Pude oír que los demás se movían. Algunos proba­blemente para respaldar a Raoul, otros sólo para quitar­se de en medio. Titubeé en mi escondite, consciente de que no iba a dejar que Diego se enfrentase a ellos solo, pero preocupada por estropear nuestra tapadera si es que se llegaba a ese punto. Tuve la esperanza de que Die­go hubiese sobrevivido tanto tiempo por poseer algún tipo de habilidad bestial en el combate. Yo no podía ofre­cerle mucho en ese aspecto. Allí había tres miembros del grupo de Raoul y algunos otros que podrían ayudar­le tan sólo para ganarse sus simpatías. ¿Regresaría Riley antes de que les diese tiempo de quemarnos?
Cuando Diego le respondió, en su voz había calma.
-¿Tanto miedo tienes de enfrentarte conmigo a so­las? Típico.
Raoul resopló.
-¿Ha funcionado eso alguna vez? Quiero decir apar­te de en las películas. ¿Por qué habría de enfrentarme contigo a solas? No me preocupa en absoluto quedar por encima de ti. Lo que quiero es acabar contigo.
Cambié de postura, y me giré para ponerme en cu­clillas, en tensión para saltar.
Raoul seguía hablando.
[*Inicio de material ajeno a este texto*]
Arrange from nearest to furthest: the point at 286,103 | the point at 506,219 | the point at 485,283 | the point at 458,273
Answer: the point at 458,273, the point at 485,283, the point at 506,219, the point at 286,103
Le gustaba mucho el soni­do de su voz.
-Aunque para ocuparnos de ti, no va a ser necesario que participemos todos. Esos dos se ocuparán de la otra prueba de tu desafortunada supervivencia, la pequeña como-se-llame.
Sentí que se me helaba el cuerpo, congelado, como una piedra. Intenté sacudirme aquella sensación para poder darlo todo en la pelea. Tampoco eso hubiera cam­biado nada.
Y entonces sentí algo más, algo totalmente inespera­do: una ola de repulsión tan inaguantable que no pude mantenerme en cuclillas, y me derrumbé al suelo bo­queando horrorizada.
No fui la única que reaccionó. Oí los gruñidos de as­co y las arcadas que provenían de las cuatro esquinas del sótano. Algunos se fueron retirando hasta el fondo de la habitación, donde pude verlos. Luchaban en tensión contra las paredes y estiraban el cuello para apartar­lo, como si pudiesen escapar de aquella horrible sensa­ción. Al menos, uno de ellos era del grupo de Raoul.
Oí el inconfundible gruñido de Raoul, y a continua­ción se desvaneció a toda prisa escaleras arriba. No fue el único que salió pitando de allí. Aproximadamente la mitad de los vampiros que había en el sótano huyeron.
Yo no tuve esa opción. Apenas era capaz de moverme, y entonces caí   en la cuenta de cuál debía de ser el motivo: hallarme tan cerca de Fred e El Freaky. El era el res­ponsable de lo que estaba pasando y, por muy mal que me sintiese, aún era capaz de percatarme de que proba­blemente me acababa de salvar la vida. ¿Por qué? La sensación de asco remitió poco a poco. En cuan­to pude, me agarré al sofá, me incorporé hasta el borde y observé con detenimiento las consecuencias. Todo el grupo de Raoul había desaparecido, pero Diego aún se­guía allí, en el extremo opuesto de la gran estancia, jun­to al televisor. Los vampiros que quedaban empezaban a relajarse, si bien todo el mundo tenía aspecto de estar aturdido. La mayoría de ellos lanzaba miradas caute­losas a Fred. Yo también le miré, desde su nuca, aun­que no pude ver nada. Aparté los ojos de él ensegui­da, ya que el hecho de mirarle reproducía en parte las náuseas.
-Haya calma.
La voz profunda provenía de Fred. Jamás le había oído hablar. Todos le miraron fijamente y de inmediato apartaron la vista por el retorno de la repulsión.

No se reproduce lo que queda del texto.